Subject: New idea on ELF prebinding
To: None <tech-userlevel@netbsd.org>
From: Bang Jun-Young <junyoung@netbsd.org>
List: tech-userlevel
Date: 11/22/2002 15:18:28
Hi folks,
Here's the summary of what I have been thinking about ELF prebinding
since a couple times of objections from people against my previous
not-good implementation ;-):
- Every binary, including executable and shared object, has .csum
section inserted by ld(1) at compile time. It is 32-bit long and
used for storing checksum (CRC32) of the binary.
- Actual prebinding and prerelocation is done by ld.elf_so(1). After
ld.elf_so(1) loads a binary for the first time, it creates a disk
file in /usr/libexec/reloc (say it "cache") and writes all of the
relocated GOT and PLT sections in memory to the file (checksum and
other necessary information as well). In any subsequent execution
of the same binary, ld.elf_so(1) no longer performs relocation.
Instead it loads cache from the disk file previously created and
compares cache information and in-memory data. If they don't differ,
it patches GOT/PLT pointers so that they point to locations in the
cache. But if they differ, ld.elf_so(1) will do the same job.
- As time goes by, there will be more caches stored in /usr/libexec/reloc.
If needed, elfreld(1) daemon regularly check if they are still valid, and
removes invalid files. Or you can remove all of them, and ld.elf_so(1)
will perform the same job again for each binary it loads.
Advantages of this method include:
- Minimal modification to binary. Only .csum is inserted and it is
ignored by old ld.elf_so(1).
- No additional executable is required (elfreld(1) is fully optional).
- It doesn't break ELF semantics. Cache is just an image of the in-memory
data after relocation is done.
- It is much simpler and can be (significantly) faster than our
competitor's implementation (prelinking in Red Hat 8.0). You don't
even have to bother to run prelink against newly created binaries in
the system regularly.
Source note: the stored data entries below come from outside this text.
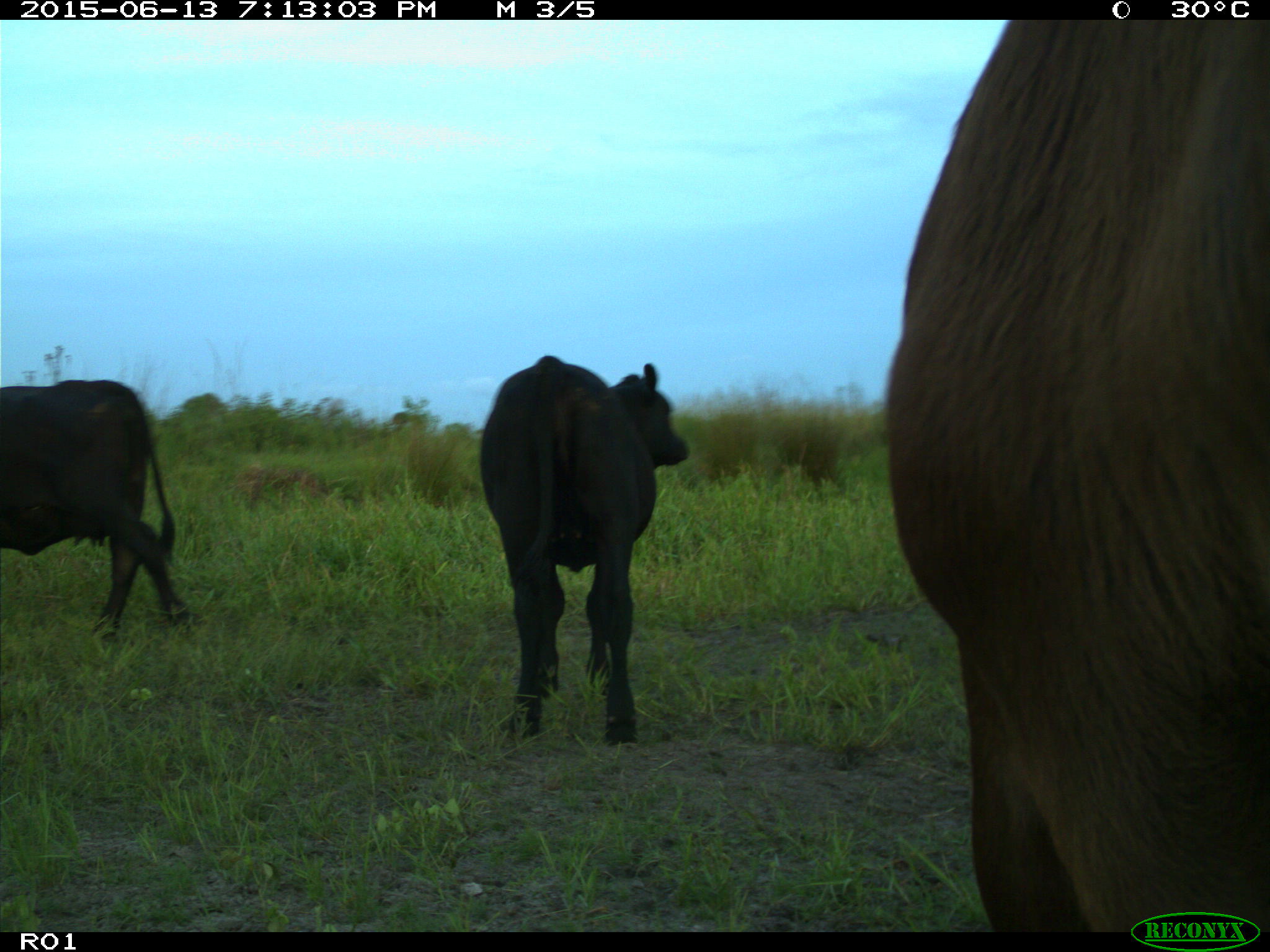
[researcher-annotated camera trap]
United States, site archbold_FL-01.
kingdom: Animalia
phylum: Chordata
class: Mammalia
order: Artiodactyla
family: Bovidae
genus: Bos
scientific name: Bos taurus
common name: domestic cow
Bos taurus (domestic cow).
Everything is automagically done by ld.elf_so(1).
- Better CPU cache utilization is possible, since it is likely
that all the GOT/PLT entries for a binary and shared objects it
depends on are stored together in a single page, or at least, adjacent
in memory.
Disadvantages of it include:
- When ld.elf_so(1) loads a binary for the first time, it takes more
time (rarely, much more) to get it done, since it creates and write
cache to disk.
- Security considerations (?).
- (please put your comments here ;-).
Comments would be appreciated,
Jun-Young
--
Bang Jun-Young <junyoung@netbsd.org>